Another sector in luxury that reflects the digital times is the metaverse. Some brands are now offering NFTs and digital-only clothing lines. Louis Vuitton launched a mobile game embedded with 30 NFTs, and Dolce & Gabbana sold a nine-piece collection of NFTs and real couture at auction for the equivalent of nearly $5.7 million.
Handbags have consistently been in the top five of the luxury investments index since 2011. Hermès bags in particular are very popular. Exclusive items that are limited editions or models associated with a certain event or person sell the most.
According to Luxe Digital, Gucci is the most searched for brand online in 2022. Dior is second. Next comes Chanel, Louis Vuitton, and Hermès. It’s difficult to find which luxury item is searched for most on Google, but according to Epsilon, consumers have shown the most interest in luxury cars, personal luxury goods (fashion, watches, jewelry, fine wines and spirits, and high-end furniture since the pandemic.
Brands are expected to continue to enter the metaverse and to use technology, avatars, and fiction to convey their brand. Luxury names will offer NFT collections sold with physical goods or as standalone digital collectible assets. According to analysts at Morgan Stanley, the luxury NFT and metaverse market will reach $56 billion by 2030.

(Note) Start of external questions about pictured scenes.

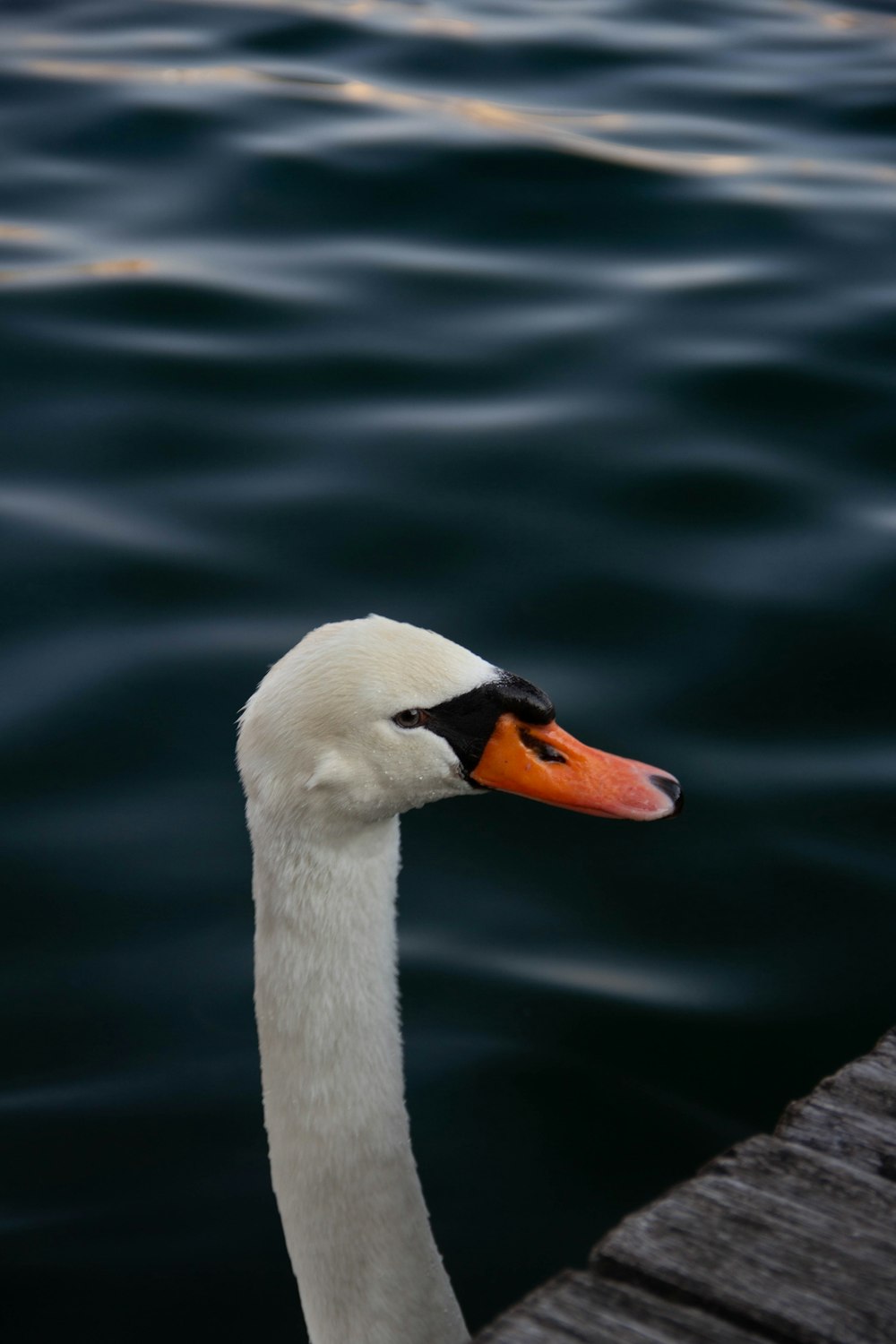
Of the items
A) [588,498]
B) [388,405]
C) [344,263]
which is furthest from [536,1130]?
[344,263]

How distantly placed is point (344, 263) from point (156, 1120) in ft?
18.7

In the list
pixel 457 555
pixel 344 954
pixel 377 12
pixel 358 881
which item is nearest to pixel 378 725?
pixel 358 881

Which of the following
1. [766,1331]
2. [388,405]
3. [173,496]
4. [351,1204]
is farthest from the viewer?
[388,405]

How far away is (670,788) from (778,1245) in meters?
0.97

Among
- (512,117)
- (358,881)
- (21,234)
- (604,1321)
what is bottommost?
(604,1321)

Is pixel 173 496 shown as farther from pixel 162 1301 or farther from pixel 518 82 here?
pixel 518 82

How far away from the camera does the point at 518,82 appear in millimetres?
10906

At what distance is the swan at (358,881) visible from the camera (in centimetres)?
300

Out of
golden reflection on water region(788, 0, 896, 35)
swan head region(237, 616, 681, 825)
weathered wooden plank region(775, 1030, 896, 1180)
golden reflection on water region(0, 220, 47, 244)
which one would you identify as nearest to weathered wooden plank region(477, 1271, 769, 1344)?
weathered wooden plank region(775, 1030, 896, 1180)

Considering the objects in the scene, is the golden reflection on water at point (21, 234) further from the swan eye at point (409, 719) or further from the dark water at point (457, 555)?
the swan eye at point (409, 719)

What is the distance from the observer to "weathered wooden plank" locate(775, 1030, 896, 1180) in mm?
2738

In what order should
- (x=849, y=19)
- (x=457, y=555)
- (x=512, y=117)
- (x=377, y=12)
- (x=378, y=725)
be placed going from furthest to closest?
(x=849, y=19), (x=377, y=12), (x=512, y=117), (x=457, y=555), (x=378, y=725)

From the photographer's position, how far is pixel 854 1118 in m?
2.84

Luxury brands will use augmented reality to improve the customer experience online or in-store so that customers can see what a pair of sneakers or outfit will look like. Ready-to-wear products, small leather goods, and shoes are well-positioned to benefit from technology, the metaverse, and wealthy consumers’ demand for digital fashion.
Lastly, brands will broaden social responsibility efforts to sustain growth. Greenwashing will damage brands’ reputations, so there may be more demand for a product’s sustainability credentials (i.e., materials, origins, manufacturing process, etc.). Products made with locally sourced materials, sustainable materials, and fur-free couture are expected to thrive.